Schreiben, schreiben, schreiben
Das alles hört sich der schreibende Journalist über Stunden an. Es gibt übrigens nur schreibende Journalisten in Strafprozessen, Tonaufnahmen oder das Mitschneiden des Gesagten sind streng verboten. Jeder Kollege, ob Hörfunk, Fernsehen oder Zeitung, schreibt eifrig mit, was gesagt wird. Erstens, weil er nicht weiß, was noch kommt und ob er das, was er gerade hört, für seinen Artikel braucht, und zweitens, damit er hinterher alles richtig wiedergeben kann. Da kommen schnell Seiten und Seiten zusammen. Ich habe an langen Verhandlungstagen schon mal zwei Stenoblocks vorderseitig und rückseitig vollgeschrieben.
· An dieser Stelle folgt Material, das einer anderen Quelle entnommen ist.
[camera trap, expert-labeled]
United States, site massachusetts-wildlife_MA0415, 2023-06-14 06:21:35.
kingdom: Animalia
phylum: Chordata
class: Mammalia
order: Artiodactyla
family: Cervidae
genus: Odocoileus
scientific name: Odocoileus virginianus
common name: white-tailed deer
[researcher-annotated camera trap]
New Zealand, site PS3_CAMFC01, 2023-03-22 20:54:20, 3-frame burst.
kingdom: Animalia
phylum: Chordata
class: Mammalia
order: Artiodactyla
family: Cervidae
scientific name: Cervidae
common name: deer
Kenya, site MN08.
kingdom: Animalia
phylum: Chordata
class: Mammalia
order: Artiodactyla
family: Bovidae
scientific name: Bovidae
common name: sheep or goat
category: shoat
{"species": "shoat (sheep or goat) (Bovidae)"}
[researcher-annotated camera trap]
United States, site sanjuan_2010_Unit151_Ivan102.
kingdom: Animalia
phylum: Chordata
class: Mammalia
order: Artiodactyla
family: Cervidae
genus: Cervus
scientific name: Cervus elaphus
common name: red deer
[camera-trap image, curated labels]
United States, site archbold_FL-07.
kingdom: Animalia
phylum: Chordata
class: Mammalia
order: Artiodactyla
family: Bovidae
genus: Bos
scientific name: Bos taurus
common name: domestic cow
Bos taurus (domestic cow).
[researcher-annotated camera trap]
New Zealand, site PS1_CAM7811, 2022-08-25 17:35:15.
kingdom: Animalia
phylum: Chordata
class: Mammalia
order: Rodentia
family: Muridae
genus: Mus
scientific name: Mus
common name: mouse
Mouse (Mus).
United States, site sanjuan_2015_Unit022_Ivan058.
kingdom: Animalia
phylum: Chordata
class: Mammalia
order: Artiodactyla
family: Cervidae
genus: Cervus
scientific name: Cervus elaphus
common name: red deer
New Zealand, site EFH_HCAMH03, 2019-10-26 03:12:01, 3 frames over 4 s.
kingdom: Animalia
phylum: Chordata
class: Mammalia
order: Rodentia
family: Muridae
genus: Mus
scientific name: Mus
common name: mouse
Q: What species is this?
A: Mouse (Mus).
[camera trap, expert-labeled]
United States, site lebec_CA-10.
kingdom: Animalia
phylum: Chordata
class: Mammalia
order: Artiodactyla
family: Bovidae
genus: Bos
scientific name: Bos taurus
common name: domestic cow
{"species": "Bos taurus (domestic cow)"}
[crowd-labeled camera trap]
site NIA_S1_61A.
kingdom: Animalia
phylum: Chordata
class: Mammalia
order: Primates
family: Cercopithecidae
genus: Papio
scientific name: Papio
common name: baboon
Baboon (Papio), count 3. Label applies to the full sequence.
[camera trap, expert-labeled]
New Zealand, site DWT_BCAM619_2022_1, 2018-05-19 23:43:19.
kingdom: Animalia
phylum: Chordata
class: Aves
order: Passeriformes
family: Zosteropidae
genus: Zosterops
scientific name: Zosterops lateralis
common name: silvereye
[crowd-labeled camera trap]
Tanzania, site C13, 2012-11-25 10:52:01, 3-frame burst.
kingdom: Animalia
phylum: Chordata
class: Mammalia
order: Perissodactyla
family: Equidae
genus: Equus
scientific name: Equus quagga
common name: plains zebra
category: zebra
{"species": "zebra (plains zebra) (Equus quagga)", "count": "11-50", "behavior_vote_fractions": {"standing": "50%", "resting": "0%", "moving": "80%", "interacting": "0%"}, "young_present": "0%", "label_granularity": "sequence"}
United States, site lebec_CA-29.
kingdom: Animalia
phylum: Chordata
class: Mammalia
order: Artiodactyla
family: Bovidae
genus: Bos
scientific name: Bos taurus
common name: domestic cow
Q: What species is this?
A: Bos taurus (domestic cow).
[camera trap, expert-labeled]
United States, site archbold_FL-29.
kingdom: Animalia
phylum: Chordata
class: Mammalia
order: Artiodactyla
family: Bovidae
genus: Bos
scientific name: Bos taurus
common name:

Es hilft übrigens hinterher sehr, wenn man herausragende Zitate oder besonders wichtige Fakten schon während des Mitschreibens markiert.
Niederschreiben
Irgendwann kommt nämlich der erlösende Moment, wenn Richter, Staatsanwalt und Verteidiger ihre Akten zusammenpacken, der Angeklagte in seine Zelle zurückgebracht wird und sich der Journalist auf den Weg in sein Büro macht. Froh, zumindest den unbequemen Stühlen in den Zuhörerreihen entronnen zu sein. Es ist kein Spaß, stundenlang mit dem Block auf den Knien mitzuschreiben. Während nun alle anderen in den Feierabend gehen, setzt der Gerichtsreporter sich hin und versucht, den Wust an Informationen und Eindrücken vom Tag lesbar, strukturiert und verständlich niederzuschreiben. Der Kopf brummt von dem Gehörten, das Durcheinander ist groß, was muss rein in den Artikel, was kann draußen bleiben, was braucht es, damit der Leser einen Eindruck von dem Verfahren und von dem Angeklagten bekommt? Die Zeit drängt, der Nachmittag ist schon weit fortgeschritten und der Kollege sagt: „Na, den ganzen Tag den Hintern im Gericht plattgesessen?
Der NSU-Prozess ist heute schnell zu Ende gegangen. Die Kollegen dort werden im Verlauf des Prozesse aber noch vieles von dem erleben, was auch in anderen Prozessen vorkommt – ob vor der Schwurgerichtskammer oder im Amtsgericht.